Monday, January 16, 2012

From Manufacturing Economy To Service Economy

"The parallels between the story of the origin of the Great Depression and that of our Long Slump are strong. Back then we were moving from agriculture to manufacturing. Today we are moving from manufacturing to a service economy. The decline in manufacturing jobs has been dramatic—from about a third of the workforce 60 years ago to less than a tenth of it today. The pace has quickened markedly during the past decade. There are two reasons for the decline. One is greater productivity—the same dynamic that revolutionized agriculture and forced a majority of American farmers to look for work elsewhere. The other is globalization, which has sent millions of jobs overseas, to low-wage countries or those that have been investing more in infrastructure or technology. (As Greenwald has pointed out, most of the job loss in the 1990s was related to productivity increases, not to globalization.) Whatever the specific cause, the inevitable result is precisely the same as it was 80 years ago: a decline in income and jobs. The millions of jobless former factory workers once employed in cities such as Youngstown and Birmingham and Gary and Detroit are the modern-day equivalent of the Depression’s doomed farmers.

The consequences for consumer spending, and for the fundamental health of the economy—not to mention the appalling human cost—are obvious, though we were able to ignore them for a while. For a time, the bubbles in the housing and lending markets concealed the problem by creating artificial demand, which in turn created jobs in the financial sector and in construction and elsewhere. The bubble even made workers forget that their incomes were declining. They savored the possibility of wealth beyond their dreams, as the value of their houses soared and the value of their pensions, invested in the stock market, seemed to be doing likewise. But the jobs were temporary, fueled on vapor."

Excerpt from an excellent, and brief, article in January's Vanity Fair. I think it's fantastic and worth your time to read.

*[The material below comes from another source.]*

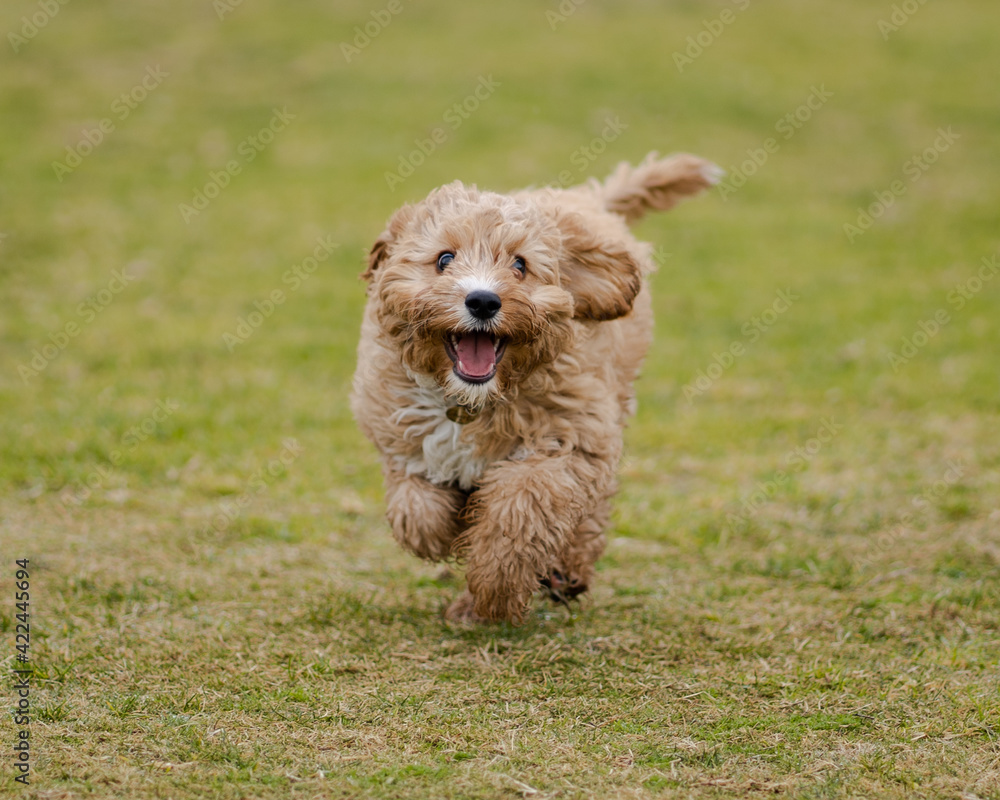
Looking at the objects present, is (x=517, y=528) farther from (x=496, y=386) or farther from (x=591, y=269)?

(I am in the weeds...sorting my office and paperwork out and hope to not be AWOL much longer...)

3 comments:

Furtheron said...

I off to read that article - at last someone speaking sense! For years friends around me have continued to "invest" in the property market buying bigger and bigger houses on larger and larger mortgages. I kept saying "but a house is principally the place you live in first and foremost" We have been in the same house for 20 years, through hard work and some fortune we paid off our mortgage a while back. I was made redundant from a well paid job where I could have done as my friends did buy the ridiculous "mansion" in the private road with the "games room" etc. I have a job now that is paying half what I used to be paid. It is ok I can live on that and we have a home - a place I love, full of memories and hopefully still to witness some more stages in our lives as a family... my friends are... desperate in many cases - they have nothing "in the bank", a house they can't sell for even what it cost them, a huge mortgage and a realisation that in your late 40s, early 50s you are not as a attractive to an employer as someone in their 30s - whatever the law may say on ageism.

And where will the economy grow? Our daft govt seems to think banking and is pretty much forcing us out of the EU to preserve it's unregulated status. Hmm... the City of London still is considerably less than our manufacturing base, true wealth generation, and we export the vast majority of our manufactured goods to the EU... who we've just pissed off to keep the banks sweat... Frankly if you'd have written this as a book 10 years ago publishers would have laughed at the implausibility of it all....

Sorry - ranting! Again! :-)

Candy Minx said...

I am sorry to hear about the state of housing market in England. For some reason I thought you all were too smart to be into the materialistic "big houses" and strange bank mortgages unregulated. I had hoped to imagine that england was more practical. I love that you have your house with its memories and hard earned comfort.

One of the biggest ptroblems in North America is that there are some backwards thinking peope (with power and money) who believe government shouldn't spend money. The thing is...we all suffer when the government doens't spend money. All the United States has to do is hire people to work on bridges, sweep sidewalks and shovel snow...and the housing market and economy would start to perk up. Add some spending on arts in school and medical insurance for everyone and this would be a country that can live.

I was pretty choked up when the writer of this article said the economy could suffer like this....al the young people more and more alienated...no spendng...frozen housing which means no construction or decor jobs...for another five-ten years.